▶ _Excerpt provided_

# Exploratory Data Analysis on a Natural Language Processing Task
> Authors: Caroline Schmitt, Matt Brems

---

Exploratory data analysis (EDA) is a crucial part of any data science project. EDA helps us discover interesting relationships in the data, detect outliers and errors, examine our own assumptions about the data, and prepare for modeling. During EDA we might discover that we need to clean our data more conscientiously, or that we have more missing data than we realized, or that there aren't many patterns in the data (indicating that modeling may be challenging.)

In this lab you'll bring in a natural language dataset and perform EDA. The dataset contains Facebook statuses taken from between 2009 and 2011 as well as personality test results associated with the users whose Facebook statuses are included.

This dataset uses results from the Big Five Personality Test, also referred to as the five-factor model, which measures a person's score on five dimensions of personality:
- **O**penness
- **C**onscientiousness
- **E**xtroversion
- **A**greeableness
- **N**euroticism

Notoriously, the political consulting group Cambridge Analytica claims to have predicted the personalities of Facebook users by using those users' data, with the goal of targeting them with political ads that would be particularly persuasive given their personality type. Cambridge Analytica claims to have considered 32 unique 'groups' in the following fashion:
- For each of the five OCEAN qualities, a user is categorized as either 'yes' or 'no'.
- This makes for 32 different potential combinations of qualities. ($2^5 = 32$).

Cambridge Analytica's methodology was then, roughly, the following:
- Gather a large amount of data from Facebook.
- Use this data to predict an individual's Big Five personality "grouping."

▶ _Data shown_

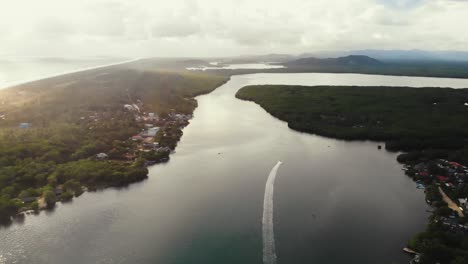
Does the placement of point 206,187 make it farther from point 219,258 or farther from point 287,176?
point 219,258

▶ _Required tasks_
1: From the lab page on exploratory data analysis, list the five personality dimensions measured by the Big Five Personality Test.
2: Answer these questions using the lab page on exploratory data analysis:
(a) Between which years were the Facebook statuses in the dataset taken?
(b) How many unique groups does Cambridge Analytica claim to have considered?
(c) For each of the five OCEAN qualities, into which two categories is a user placed?
3: Repeat everything in the lab page on exploratory data analysis from "# Exploratory Data" down to "statuses are included.".

▶ _Exercise responses_
1:
- Openness
- Conscientiousness
- Extroversion
- Agreeableness
- Neuroticism

2:
(a) Between 2009 and 2011.
(b) 32.
(c) 'Yes' or 'no'.

3:
# Exploratory Data Analysis on a Natural Language Processing Task
> Authors: Caroline Schmitt, Matt Brems

---

Exploratory data analysis (EDA) is a crucial part of any data science project. EDA helps us discover interesting relationships in the data, detect outliers and errors, examine our own assumptions about the data, and prepare for modeling. During EDA we might discover that we need to clean our data more conscientiously, or that we have more missing data than we realized, or that there aren't many patterns in the data (indicating that modeling may be challenging.)

In this lab you'll bring in a natural language dataset and perform EDA. The dataset contains Facebook statuses taken from between 2009 and 2011 as well as personality test results associated with the users whose Facebook statuses are included.